AI as we know it has been used for everything from making full-length feature films to solving nearly impossible math problems. But today AI is also, relatively speaking, just a child.

That said, AI is a child that has learned languages, how to play games, how to blackmail people, how to power robots and, in some cases, has allegedly driven people to their deaths. It’s that dynamic that director Nick Holt tries to showcase in “AI: Probably Nothing to Worry About,” a two-hour documentary tracing AI’s origins premiering at the Tribeca Festival on Saturday. The film is a co-production between 72 Films and Windfall Films, and its producers include former James Bond steward Barbara Broccoli.

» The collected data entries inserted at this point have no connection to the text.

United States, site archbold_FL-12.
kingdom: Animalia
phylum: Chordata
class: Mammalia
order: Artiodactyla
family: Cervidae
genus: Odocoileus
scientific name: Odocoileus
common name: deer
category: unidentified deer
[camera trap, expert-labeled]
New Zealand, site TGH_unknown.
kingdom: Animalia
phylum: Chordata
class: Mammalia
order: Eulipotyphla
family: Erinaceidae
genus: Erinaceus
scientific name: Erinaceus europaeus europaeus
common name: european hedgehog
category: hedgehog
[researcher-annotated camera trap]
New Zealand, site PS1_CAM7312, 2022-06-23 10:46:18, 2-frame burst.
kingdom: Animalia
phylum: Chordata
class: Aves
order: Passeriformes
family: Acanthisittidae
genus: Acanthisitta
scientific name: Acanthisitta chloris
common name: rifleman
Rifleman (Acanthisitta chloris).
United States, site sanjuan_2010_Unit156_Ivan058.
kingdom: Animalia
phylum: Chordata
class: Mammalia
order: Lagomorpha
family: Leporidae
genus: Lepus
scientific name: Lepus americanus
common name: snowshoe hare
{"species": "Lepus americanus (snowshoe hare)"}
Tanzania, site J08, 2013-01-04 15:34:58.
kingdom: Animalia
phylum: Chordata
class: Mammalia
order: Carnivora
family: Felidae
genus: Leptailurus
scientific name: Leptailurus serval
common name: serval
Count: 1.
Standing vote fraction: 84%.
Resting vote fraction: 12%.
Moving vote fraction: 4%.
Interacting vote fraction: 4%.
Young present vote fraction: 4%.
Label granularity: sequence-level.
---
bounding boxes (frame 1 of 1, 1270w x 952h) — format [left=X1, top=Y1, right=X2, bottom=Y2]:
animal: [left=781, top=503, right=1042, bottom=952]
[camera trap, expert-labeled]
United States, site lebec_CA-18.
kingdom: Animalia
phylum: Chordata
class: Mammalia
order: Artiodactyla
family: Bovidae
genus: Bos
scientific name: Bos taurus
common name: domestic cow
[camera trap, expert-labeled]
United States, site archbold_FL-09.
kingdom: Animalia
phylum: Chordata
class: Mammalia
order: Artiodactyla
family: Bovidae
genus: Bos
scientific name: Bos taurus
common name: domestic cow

The doc is anchored in interviews with Geoffrey Hinton, the widely credited “godfather of AI,” along with DeepMind founder Demis Hassabis, engineers at Anthropic and OpenAI, and Megan Garcia, the mother of a teen who was allegedly driven to suicide by an AI chatbot. In the film, Holt tries to showcase the evolution of AI from Hinton’s fascination with replicating the human brain to the present-day arms race to build general superintelligence (aka Artificial General Intelligence, or AGI). The doc is structured in the vein of a child’s developmental saga, tracking as AI agents learn how to do things such as playing Atari games and recognizing animals — to bypassing human commands and powering robots.